The budget and the cap
Scale-to-zero economics only work if the wake is bounded. The fleet's
operating target is 8 minutes from hibernate-restore to first token; the
gateway enforces a 10-minute hard cap and fails the request with
wake_timeout rather than holding the connection open
indefinitely. The narrative version lives at
Reliability: wake budgets; the
glossary defines cold-start
wake latency.
Where the time goes
A wake is a provider hibernate-restore followed by an engine cold start. The phases, in order:
- VM restore. The provider resumes the instance, in practice a clean reboot. GPU memory does not survive hibernation, so every wake pays a full model reload; the design accepts that cost and bounds it instead of pretending it away.
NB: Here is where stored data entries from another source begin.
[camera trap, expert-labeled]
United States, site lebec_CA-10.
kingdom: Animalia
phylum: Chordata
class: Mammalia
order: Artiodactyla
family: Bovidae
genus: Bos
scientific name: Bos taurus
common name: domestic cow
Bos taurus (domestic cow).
- Service start. The inference engine comes up on boot with no operator action.
- Weight load. The engine reads the checkpoint from the machine's persistent volume. Local-disk loads run in the tens of seconds: Tensorfuse measured 33 seconds falling to 18 after load-format tuning on a 70B-class checkpoint.
- torch.compile. A cache hit when the artifact directory persists; the vLLM docs state the whole cache directory can be copied between deployments, and on this fleet it simply lives on the persistent volume.
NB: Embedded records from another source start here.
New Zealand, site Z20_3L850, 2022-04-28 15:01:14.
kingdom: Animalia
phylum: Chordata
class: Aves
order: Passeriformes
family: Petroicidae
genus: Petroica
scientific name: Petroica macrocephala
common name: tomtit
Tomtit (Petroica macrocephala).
- CUDA graph capture. Not covered by that cache. Tensorfuse measured 54 seconds at default settings and 7 seconds with capture pinned to the batch sizes actually served.
- Engine init and first token. Scheduler and KV-cache allocation, then the first forward pass.
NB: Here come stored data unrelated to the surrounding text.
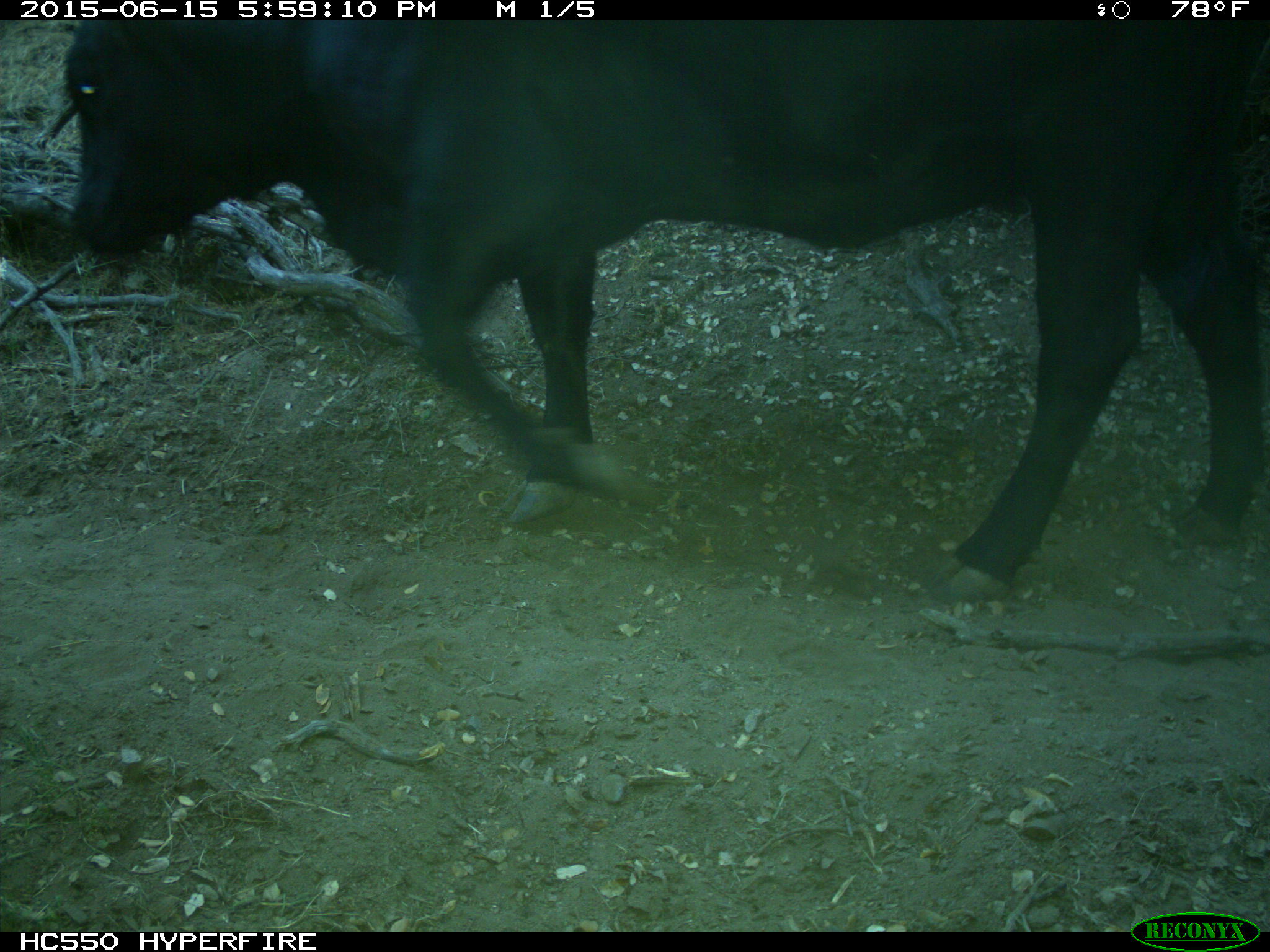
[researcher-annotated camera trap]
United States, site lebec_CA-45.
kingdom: Animalia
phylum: Chordata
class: Mammalia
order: Artiodactyla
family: Bovidae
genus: Bos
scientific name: Bos taurus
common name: domestic cow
External calibration for the total: Microsoft's cold-start study measured roughly 176 seconds of pure engine startup for vLLM serving Llama 3.1 8B on an A100, constant no matter how fast the container image arrived. Minutes, not seconds, is the honest unit for a vLLM cold start, which is why the budget is 8 minutes and not 80 seconds.
Why the persistent volume bounds the wake
Ephemeral mounts are wiped on hibernate-restore, so model weights and the compile cache live on a persistent per-tier volume that survives hibernation with its data intact. A wake reads tens of gigabytes from local disk instead of re-downloading them from Hugging Face, which is the difference between a bounded wake and an unbounded one. More at Reliability: cold starts.
Measured vs pending
The 8-minute budget and the 10-minute cap are the fleet's operating numbers, enforced in code. The per-phase split above leans on the attributed external measurements; a per-tier timing sweep of this fleet's own wakes, weight load against graph capture against first token, is pending. This page will carry those numbers when the harness produces them, and not before.